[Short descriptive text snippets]
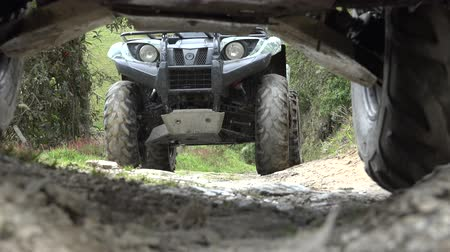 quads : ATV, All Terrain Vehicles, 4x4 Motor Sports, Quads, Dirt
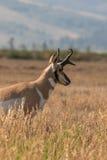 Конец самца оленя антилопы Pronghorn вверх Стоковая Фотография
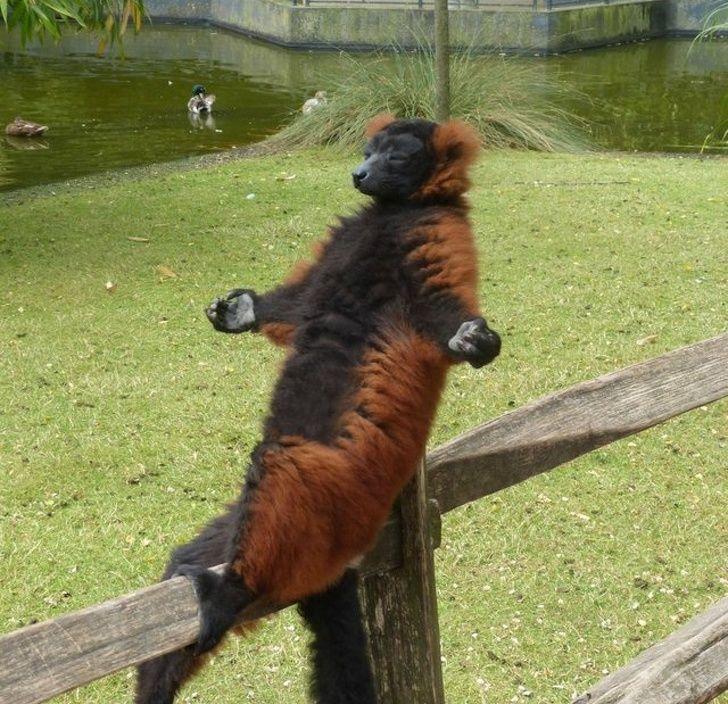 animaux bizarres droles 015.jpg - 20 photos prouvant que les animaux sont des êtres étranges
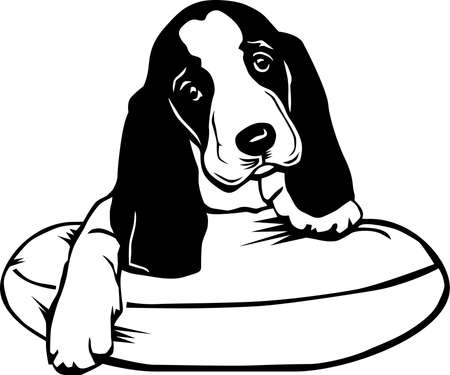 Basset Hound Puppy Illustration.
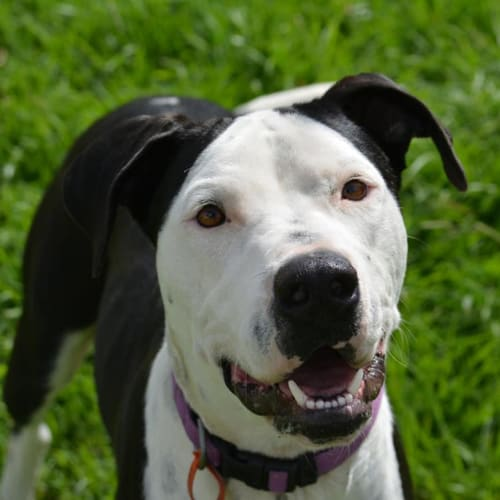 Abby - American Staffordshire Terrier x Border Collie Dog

§ EXERCISE DESCRIPTION
For this exercise, transcribe the entries above exactly, without any pictures.

§ EXPECTED ANSWER
 quads : ATV, All Terrain Vehicles, 4x4 Motor Sports, Quads, Dirt
 Конец самца оленя антилопы Pronghorn вверх Стоковая Фотография
 animaux bizarres droles 015.jpg - 20 photos prouvant que les animaux sont des êtres étranges
 Basset Hound Puppy Illustration.
 Abby - American Staffordshire Terrier x Border Collie Dog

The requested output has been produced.